Their children were:

- Christiana Herringham (1852–1929), artist and patron.
- Mary Elizabeth Powell (1854–1907), embroiderer, who married Hugh Thackeray Turner. Their daughter Ruth married George Mallory.
- Charles Marten Powell (born 1855), surgeon. He graduated B.A. at Corpus Christi College, Oxford in 1879.
- Thomas Edmund Powell (born 1857), solicitor. He graduated B.A. at Oriel College, Oxford in 1880.
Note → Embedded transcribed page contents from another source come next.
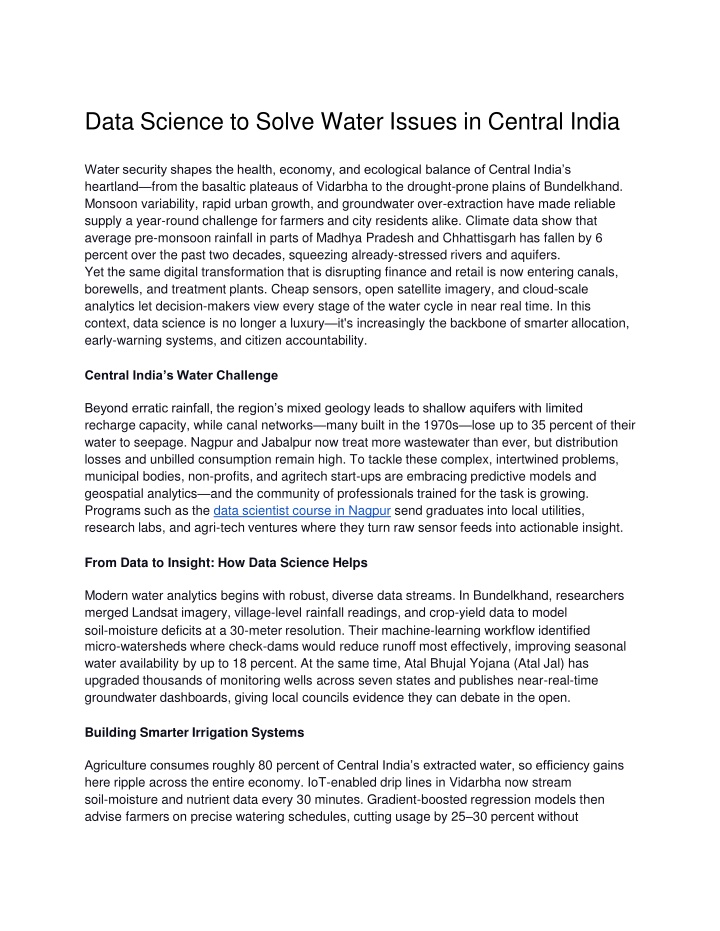 Data Science to Solve Water Issues in Central India

Water security shapes the health, economy, and ecological balance of Central India's heartland—from the basaltic plateaus of Vidarbha to the drought-prone plains of Bundelkhand. Monsoon variability, rapid urban growth, and groundwater over-extraction have made reliable supply a year-round challenge for farmers and city residents alike. Climate data show that average pre-monsoon rainfall in parts of Madhya Pradesh and Chhattisgarh has fallen by 6 percent over the past two decades, squeezing already-stressed rivers and aquifers.
Yet the same digital transformation that is disrupting finance and retail is now entering canals, borewells, and treatment plants. Cheap sensors, open satellite imagery, and cloud-scale analytics let decision-makers view every stage of the water cycle in near real time. In this context, data science is no longer a luxury—it's increasingly the backbone of smarter allocation, early-warning systems, and citizen accountability.

Central India's Water Challenge

Beyond erratic rainfall, the region's mixed geology leads to shallow aquifers with limited recharge capacity, while canal networks—many built in the 1970s—lose up to 35 percent of their water to seepage. Nagpur and Jabalpur now treat more wastewater than ever, but distribution losses and unbilled consumption remain high. To tackle these complex, intertwined problems, municipal bodies, non-profits, and agritech start-ups are embracing predictive models and geospatial analytics—and the community of professionals trained for the task is growing. Programs such as the data scientist course in Nagpur send graduates into local utilities, research labs, and agri-tech ventures where they turn raw sensor feeds into actionable insight.

From Data to Insight: How Data Science Helps

Modern water analytics begins with robust, diverse data streams. In Bundelkhand, researchers merged Landsat imagery, village-level rainfall readings, and crop-yield data to model soil-moisture deficits at a 30-meter resolution. Their machine-learning workflow identified micro-watersheds where check-dams would reduce runoff most effectively, improving seasonal water availability by up to 18 percent. At the same time, Atal Bhujal Yojana (Atal Jal) has upgraded thousands of monitoring wells across seven states and publishes near-real-time groundwater dashboards, giving local councils evidence they can debate in the open.

Building Smarter Irrigation Systems

Agriculture consumes roughly 80 percent of Central India's extracted water, so efficiency gains here ripple across the entire economy. IoT-enabled drip lines in Vidarbha now stream soil-moisture and nutrient data every 30 minutes. Gradient-boosted regression models then advise farmers on precise watering schedules, cutting usage by 25–30 percent without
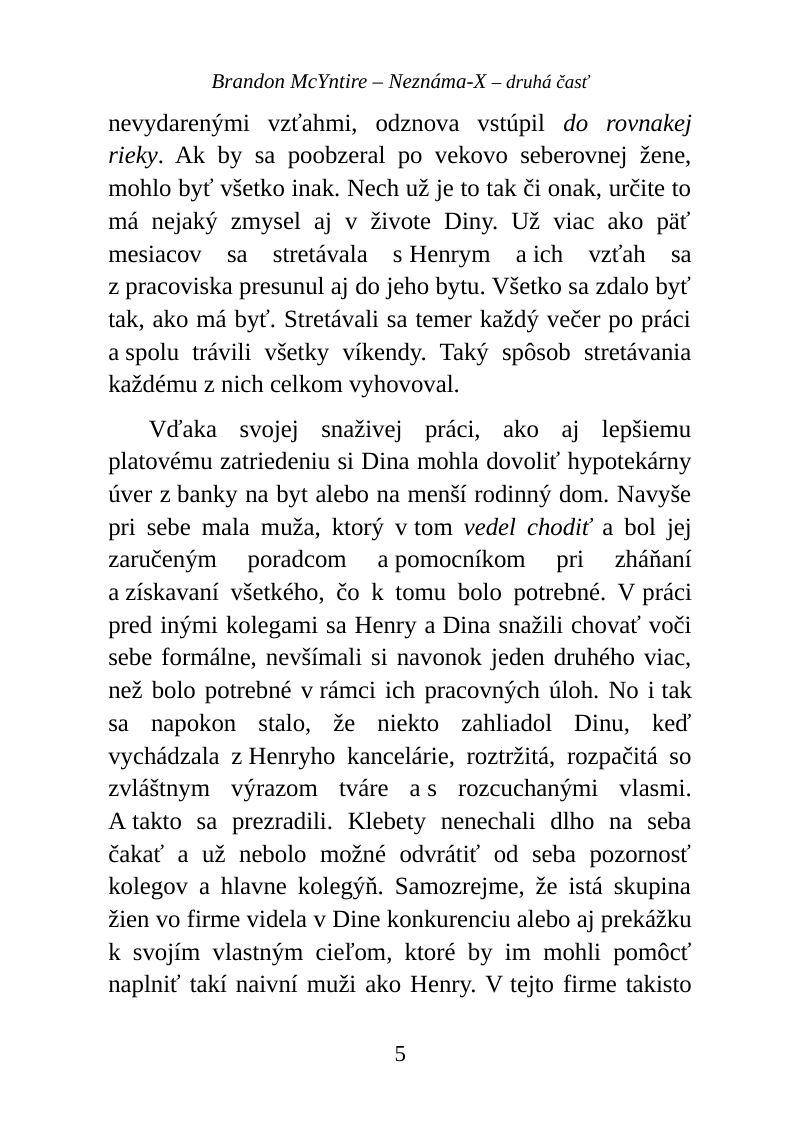 Brandon McYntire – Neznáma-X – druhá časť

nevydarenými vzťahmi, odznova vstúpil do rovnakej rieky. Ak by sa poobzeral po vekovo seberovnej žene, mohlo byť všetko inak. Nech už je to tak či onak, určite to má nejaký zmysel aj v živote Diny. Už viac ako päť mesiacov sa stretávala s Henrym a ich vzťah sa z pracoviska presunul aj do jeho bytu. Všetko sa zdalo byť tak, ako má byť. Stretávali sa temer každý večer po práci a spolu trávili všetky víkendy. Taký spôsob stretávania každému z nich celkom vyhovoval.

Vďaka svojej snaživej práci, ako aj lepšiemu platovému zatriedeniu si Dina mohla dovoliť hypotekárny úver z banky na byt alebo na menší rodinný dom. Navyše pri sebe mala muža, ktorý v tom vedel chodiť a bol jej zaručeným poradcom a pomocníkom pri zháňaní a získavaní všetkého, čo k tomu bolo potrebné. V práci pred inými kolegami sa Henry a Dina snažili chovať voči sebe formálne, nevšímali si navonok jeden druhého viac, než bolo potrebné v rámci ich pracovných úloh. No i tak sa napokon stalo, že niekto zahliadol Dinu, keď vychádzala z Henryho kancelárie, roztržitá, rozpačitá so zvláštnym výrazom tváre a s rozcuchanými vlasmi. A takto sa prezradili. Klebety nenechali dlho na seba čakať a už nebolo možné odvrátiť od seba pozornosť kolegov a hlavne kolegýň. Samozrejme, že istá skupina žien vo firme videla v Dine konkurenciu alebo aj prekážku k svojím vlastným cieľom, ktoré by im mohli pomôcť naplniť takí naivní muži ako Henry. V tejto firme takisto

5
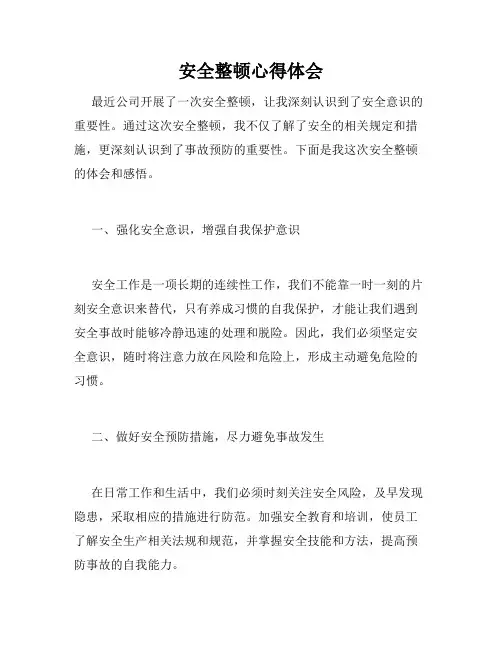 安全整顿心得体会

最近公司开展了一次安全整顿，让我深刻认识到了安全意识的重要性。通过这次安全整顿，我不仅了解了安全的相关规定和措施，更深刻认识到了事故预防的重要性。下面是我这次安全整顿的体会和感悟。

一、强化安全意识，增强自我保护意识

安全工作是一项长期的连续性工作，我们不能靠一时一刻的片刻安全意识来替代，只有养成习惯的自我保护，才能让我们遇到安全事故时能够冷静迅速的处理和脱险。因此，我们必须坚定安全意识，随时将注意力放在风险和危险上，形成主动避免危险的习惯。

二、做好安全预防措施，尽力避免事故发生

在日常工作和生活中，我们必须时刻关注安全风险，及早发现隐患，采取相应的措施进行防范。加强安全教育和培训，使员工了解安全生产相关法规和规范，并掌握安全技能和方法，提高预防事故的自我能力。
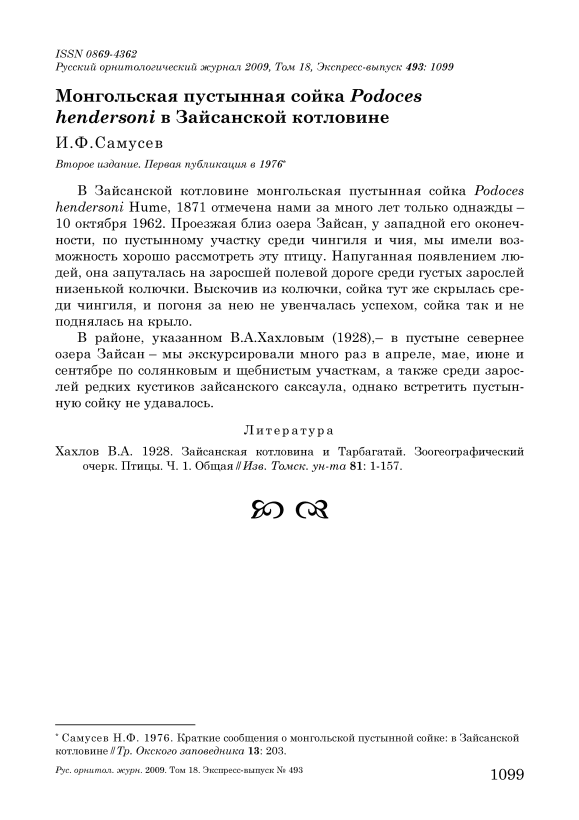 ISSN 0869-4362
Русский орнитологический журнал 2009, Том 18, Экспресс-выпуск 493: 1099

Монгольская пустынная сойка Podoces hendersoni в Зайсанской котловине

И.Ф.Самусев

Второе издание. Первая публикация в 1976*

В Зайсанской котловине монгольская пустынная сойка Podoces hendersoni Hume, 1871 отмечена нами за много лет только однажды – 10 октября 1962. Проезжая близ озера Зайсан, у западной его оконечности, по пустынному участку среди чингиля и чия, мы имели возможность хорошо рассмотреть эту птицу. Напуганная появлением людей, она запуталась на заросшей полевой дороге среди густых зарослей низенькой колючки. Выскочив из колючки, сойка тут же скрылась среди чингиля, и погоня за нею не увенчалась успехом, сойка так и не поднялась на крыло.

В районе, указанном В.А.Хахловым (1928),– в пустыне севернее озера Зайсан – мы экскурсировали много раз в апреле, мае, июне и сентябре по солянковым и щебнистым участкам, а также среди зарослей редких кустиков зайсанского саксаула, однако встретить пустынную сойку не удавалось.

Литература

Хахлов В.А. 1928. Зайсанская котловина и Тарбагатай. Зоогеографический очерк. Птицы. Ч. 1. Общая // Изв. Томск. ун-та 81: 1-157.

* Самусев Н.Ф. 1976. Краткие сообщения о монгольской пустынной сойке: в Зайсанской котловине // Тр. Окского заповедника 13: 203.

Рус. орнитол. журн. 2009. Том 18. Экспресс-выпуск № 493

1099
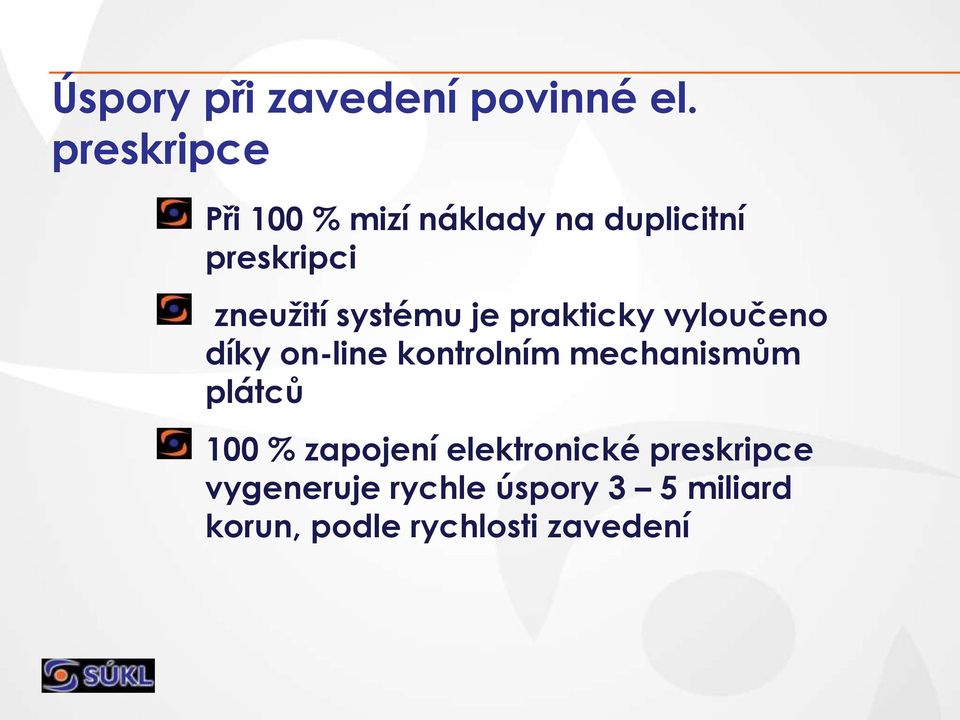 Úspory při zavedení povinné el. preskripce

Při 100 % mizí náklady na duplicitní preskripci

zneužití systému je prakticky vyloučeno díky on-line kontrolním mechanismům plátců

100 % zapojení elektronické preskripce vygeneruje rychle úspory 3 – 5 miliard korun, podle rychlosti zavedení

SÚKL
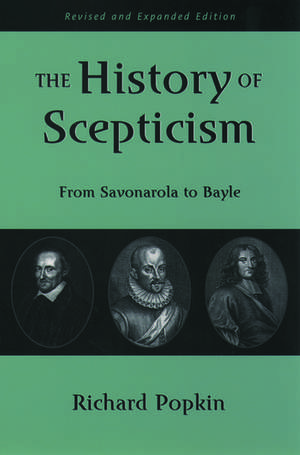 Revised and Expanded Edition

THE History OF Scepticism

From Savonarola to Bayle

Richard Popkin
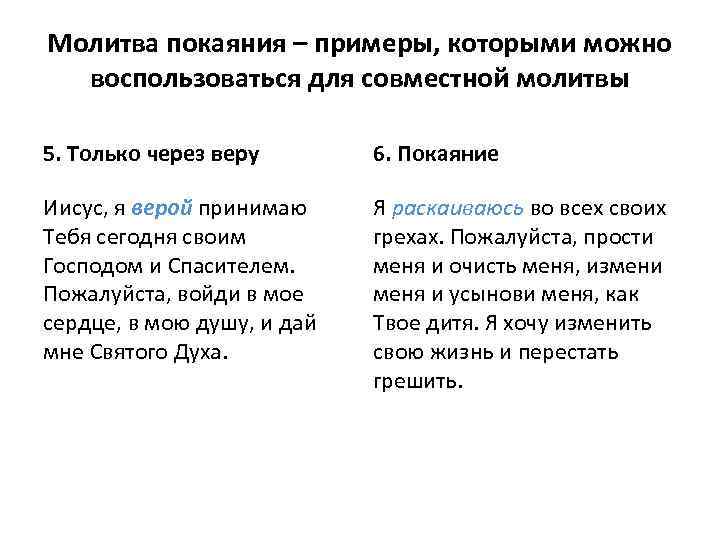 Молитва покаяния – примеры, которыми можно воспользоваться для совместной молитвы

5. Только через веру

Иисус, я верой принимаю Тебя сегодня своим Господом и Спасителем. Пожалуйста, войди в мое сердце, в мою душу, и дай мне Святого Духа.

6. Покаяние

Я раскаиваюсь во всех своих грехах. Пожалуйста, прости меня и очисть меня, измени меня и усынови меня, как Твое дитя. Я хочу изменить свою жизнь и перестать грешить.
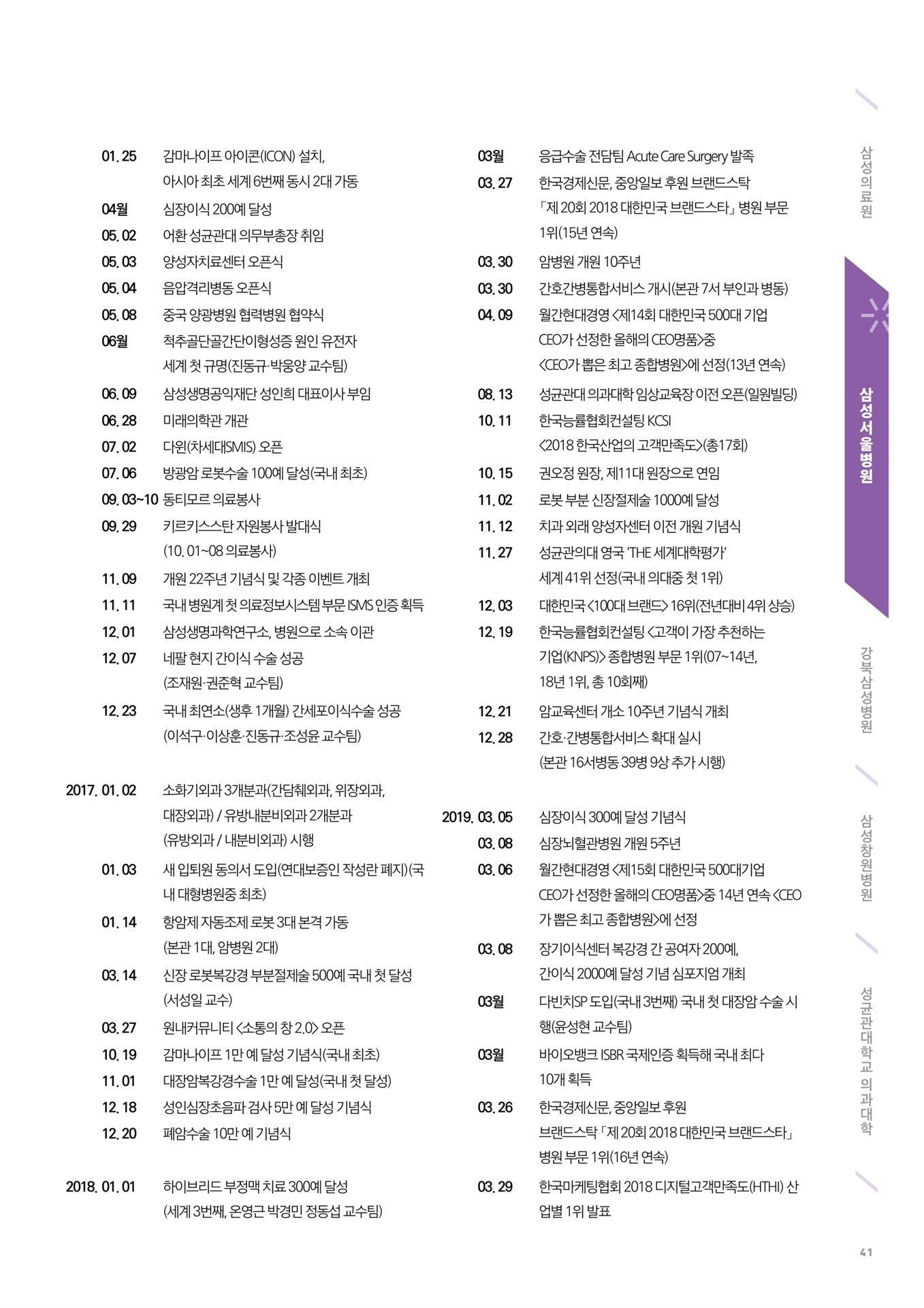 01. 25 감마나이프 아이콘(ICON) 설치, 아시아 최초 세계 6번째 동시 2대 가동

04월 심장이식 200예 달성

05. 02 어환 성균관대 의무부총장 취임

05. 03 양성자치료센터 오픈식

05. 04 음압격리병동 오픈식

05. 08 중국 양광병원 협력병원 협약식

06월 척추골단골간단이형성증 원인 유전자 세계 첫 규명(진동규·박웅양 교수팀)

06. 09 삼성생명공익재단 성인희 대표이사 부임

06. 28 미래의학관 개관

07. 02 다윈(차세대SMIS) 오픈

07. 06 방광암 로봇수술 100예 달성(국내 최초)

09. 03~10 동티모르 의료봉사

09. 29 키르키스스탄 자원봉사 발대식 (10. 01~08 의료봉사)

11. 09 개원 22주년 기념식 및 각종 이벤트 개최

11. 11 국내 병원계 첫 의료정보시스템 부문 ISMS 인증 획득

12. 01 삼성생명과학연구소, 병원으로 소속 이관

12. 07 네팔 현지 간이식 수술 성공 (조재원·권준혁 교수팀)

12. 23 국내 최연소(생후 1개월) 간세포이식수술 성공 (이석구·이상훈·진동규·조성윤 교수팀)

2017. 01. 02 소화기외과 3개분과(간담췌외과, 위장외과, 대장외과) / 유방내분비외과 2개분과 (유방외과 / 내분비외과) 시행

01. 03 새 입퇴원 동의서 도입(연대보증인 작성란 폐지)(국내 대형병원중 최초)

01. 14 항암제 자동조제 로봇 3대 본격 가동 (본관 1대, 암병원 2대)

03. 14 신장 로봇복강경 부분절제술 500예 국내 첫 달성 (서성일 교수)

03. 27 원내커뮤니티 <소통의 창 2.0> 오픈

10. 19 감마나이프 1만 예 달성 기념식(국내 최초)

11. 01 대장암복강경수술 1만 예 달성(국내 첫 달성)

12. 18 성인심장초음파 검사 5만 예 달성 기념식

12. 20 폐암수술 10만 예 기념식

2018. 01. 01 하이브리드 부정맥 치료 300예 달성 (세계 3번째, 온영근 박경민 정동섭 교수팀)

03월 응급수술 전담팀 Acute Care Surgery 발족

03. 27 한국경제신문, 중앙일보 후원 브랜드스탁 「제 20회 2018 대한민국 브랜드스타」 병원 부문 1위(15년 연속)

03. 30 암병원 개원 10주년

03. 30 간호간병통합서비스 개시(본관 7서 부인과 병동)

04. 09 월간현대경영 <제14회 대한민국 500대 기업 CEO가 선정한 올해의 CEO명품>중 <CEO가 뽑은 최고 종합병원>에 선정(13년 연속)

08. 13 성균관대 의과대학 임상교육장 이전 오픈(일원빌딩)

10. 11 한국능률협회컨설팅 KCSI <2018 한국산업의 고객만족도>(총17회)

10. 15 권오정 원장, 제11대 원장으로 연임

11. 02 로봇 부분 신장절제술 1000예 달성

11. 12 치과 외래 양성자센터 이전 개원 기념식

11. 27 성균관의대 영국 'THE 세계대학평가' 세계 41위 선정(국내 의대중 첫 1위)

12. 03 대한민국 <100대 브랜드> 16위(전년대비 4위 상승)

12. 19 한국능률협회컨설팅 <고객이 가장 추천하는 기업(KNPS)> 종합병원 부문 1위(07~14년, 18년 1위, 총 10회째)

12. 21 암교육센터 개소 10주년 기념식 개최

12. 28 간호·간병통합서비스 확대 실시 (본관 16서병동 39병 9상 추가 시행)

2019. 03. 05 심장이식 300예 달성 기념식

03. 08 심장뇌혈관병원 개원 5주년

03. 06 월간현대경영 <제15회 대한민국 500대기업 CEO가 선정한 올해의 CEO명품>중 14년 연속 <CEO가 뽑은 최고 종합병원>에 선정

03. 08 장기이식센터 복강경 간 공여자 200예, 간이식 2000예 달성 기념 심포지엄 개최

03월 다빈치SP 도입(국내 3번째) 국내 첫 대장암 수술 시행(윤성현 교수팀)

03월 바이오뱅크 ISBR 국제인증 획득해 국내 최다 10개 획득

03. 26 한국경제신문, 중앙일보 후원 브랜드스탁 「제 20회 2018 대한민국 브랜드스타」 병원 부문 1위(16년 연속)

03. 29 한국마케팅협회 2018 디지털고객만족도(HTHI) 산업별 1위 발표

삼성의료원

삼성서울병원

강북삼성병원

삼성창원병원

성균관대학교 의과대학

41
- Eleanor Grace Powell (1859–1945). At the time of the 1881 census she was a school teacher in Lewisham. She took a Class 1 in history in the Oxford University Women's Examination of 1886, from Somerville Hall. She was then a tutor there, from 1886 to 1892. In the 1890s she contributed to the Dictionary of Political Economy (85 articles) and Dictionary of National Biography. She was active in the settlement movement with Margaret Sewell.
- Rosamond Emma Powell, married 1894 William Alfred Wills, M.D.
- Herbert Andrews Powell (born 1863), physician. He graduated B.A. at Corpus Christi College, Oxford in 1885. At Oxford he knew Henry Newbolt, who visited the Powell family around 1882, finding them "a special kind of civilisation", and the father "Olympian", terminating a dance at 1 a.m. and switching off the lights.
- Agnes Margaret Powell (1866–1918), married 1889 Charles Wolryche Dixon: he was the second son of George Dixon. She wrote The Canteeners (1917), a memoir of her Red Cross experiences in World War I.
- Theodora Powell (1871–1920), studied at Somerville Hall.